##### TASK INPUTS #####

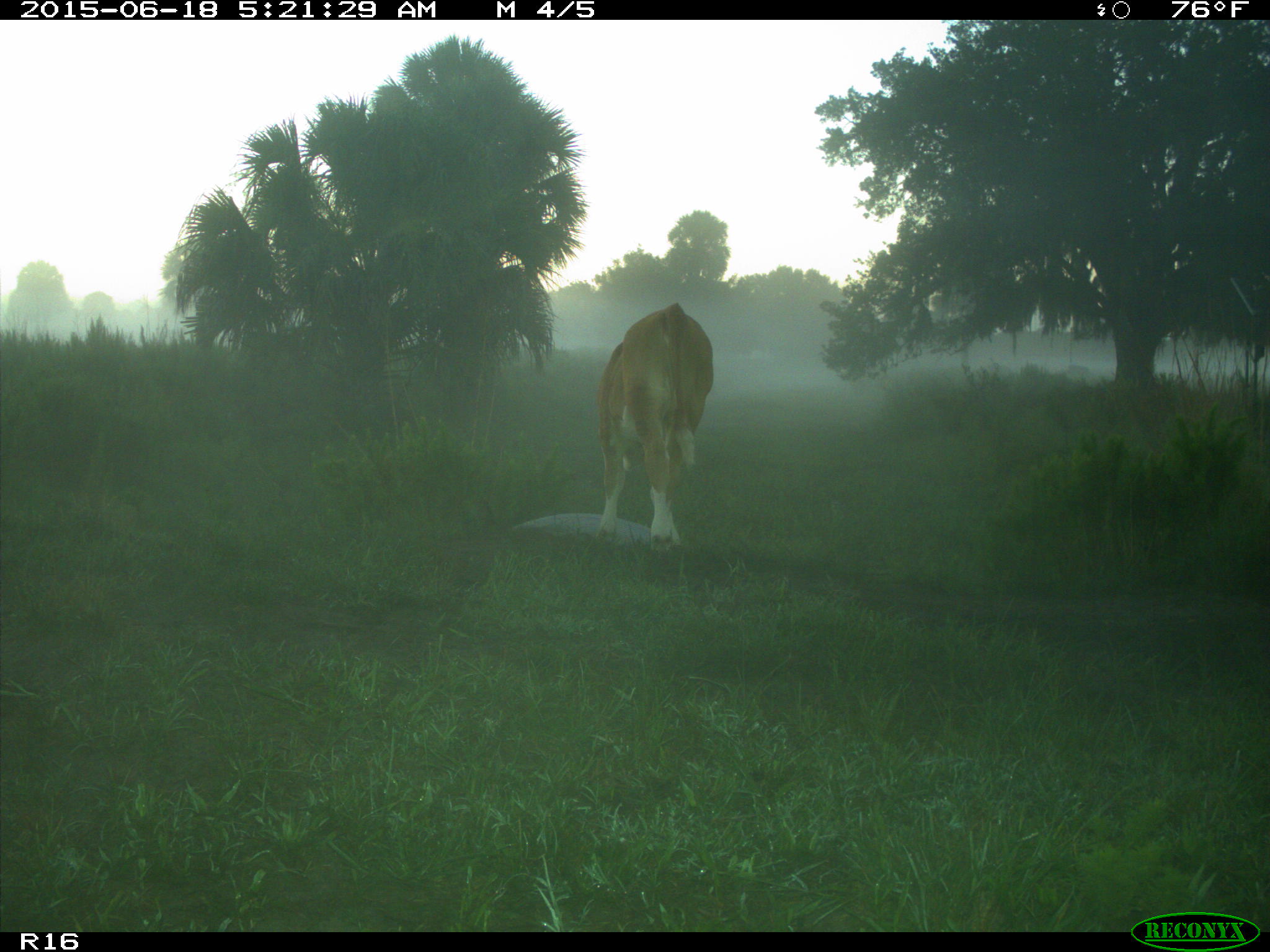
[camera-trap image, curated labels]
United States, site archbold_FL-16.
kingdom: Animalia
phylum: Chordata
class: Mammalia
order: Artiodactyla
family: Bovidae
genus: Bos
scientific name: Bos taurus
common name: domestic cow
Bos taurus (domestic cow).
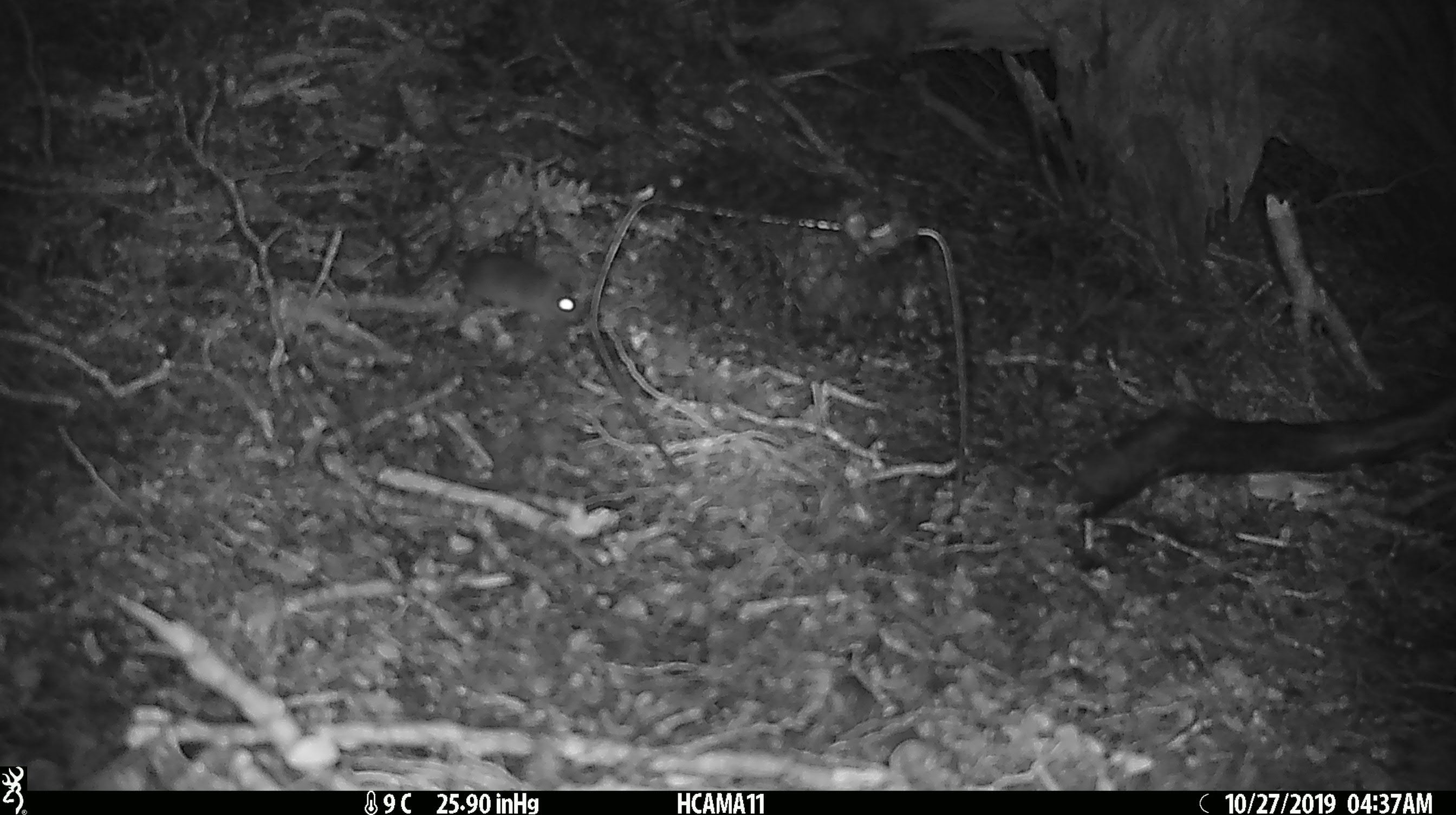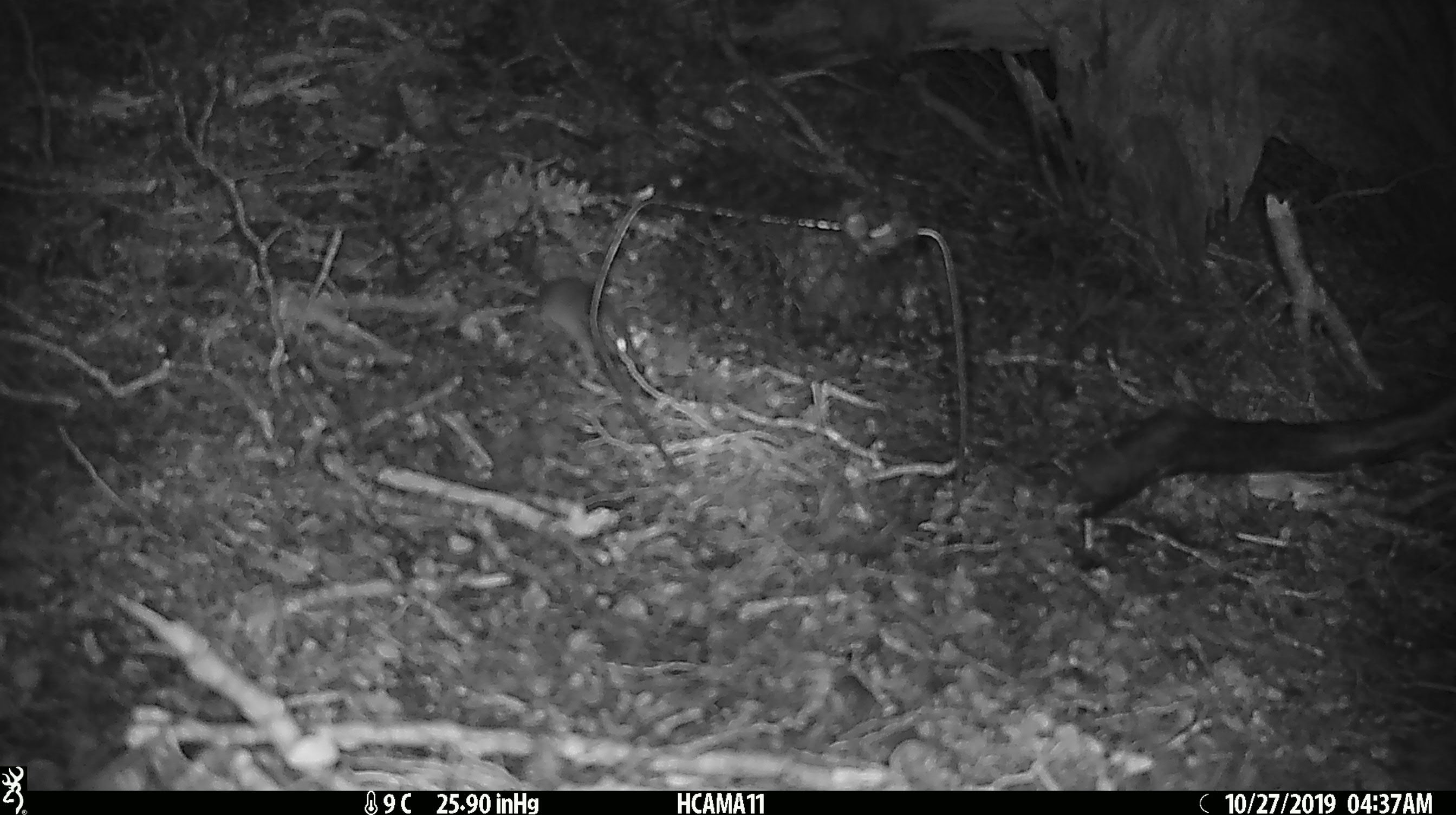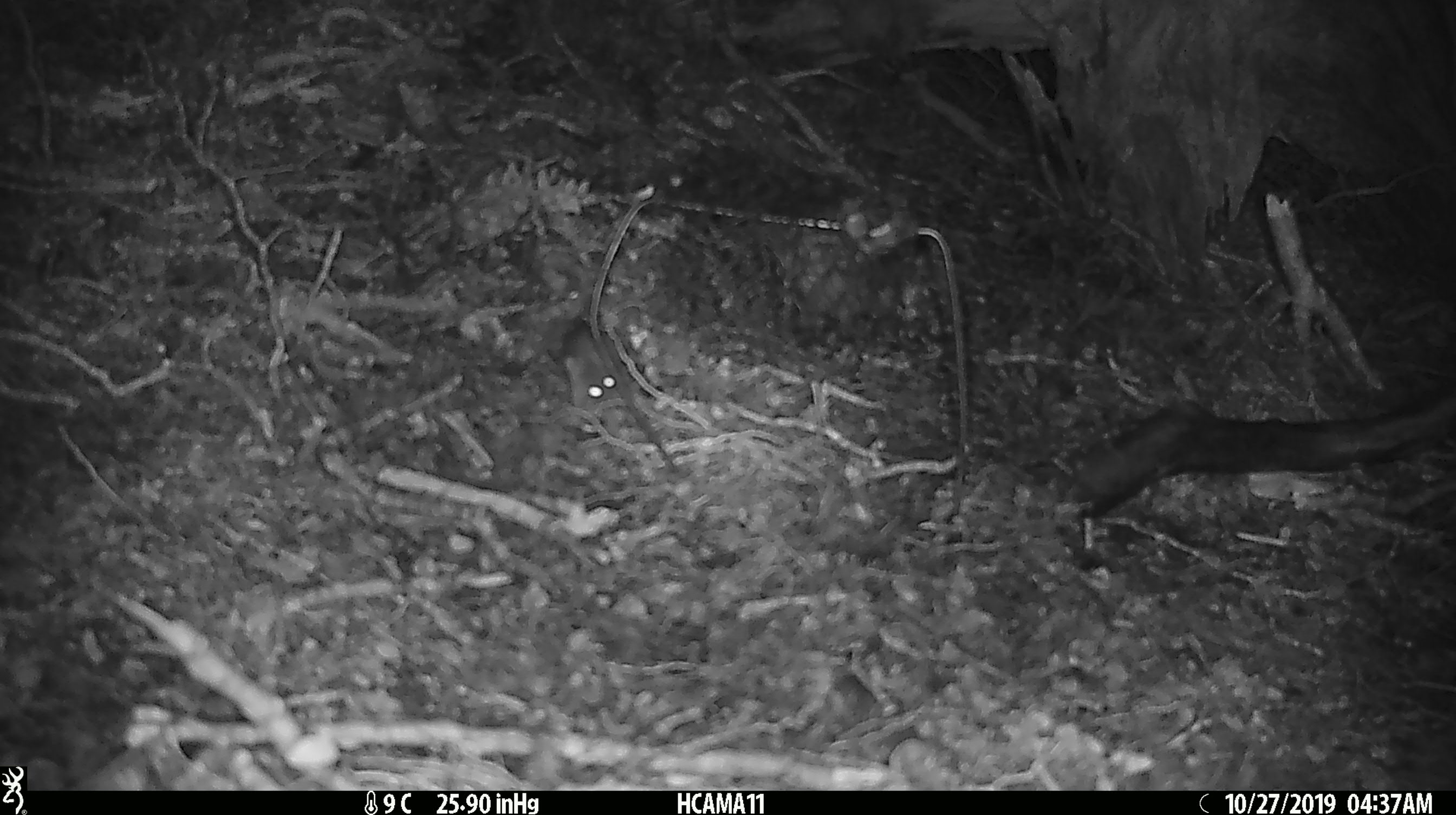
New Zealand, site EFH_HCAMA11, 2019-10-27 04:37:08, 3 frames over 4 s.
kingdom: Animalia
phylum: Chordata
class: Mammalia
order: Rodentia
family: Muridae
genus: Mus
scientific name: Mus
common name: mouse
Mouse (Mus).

#####

### TO DO
Retyped exactly, the lines from the one holding "family: Bovidae" through the last line of the data above are the whole answer. Pictures stay out.

### RESPONSE TO THE TASK
family: Bovidae
genus: Bos
scientific name: Bos taurus
common name: domestic cow
Bos taurus (domestic cow).
New Zealand, site EFH_HCAMA11, 2019-10-27 04:37:08, 3 frames over 4 s.
kingdom: Animalia
phylum: Chordata
class: Mammalia
order: Rodentia
family: Muridae
genus: Mus
scientific name: Mus
common name: mouse
Mouse (Mus).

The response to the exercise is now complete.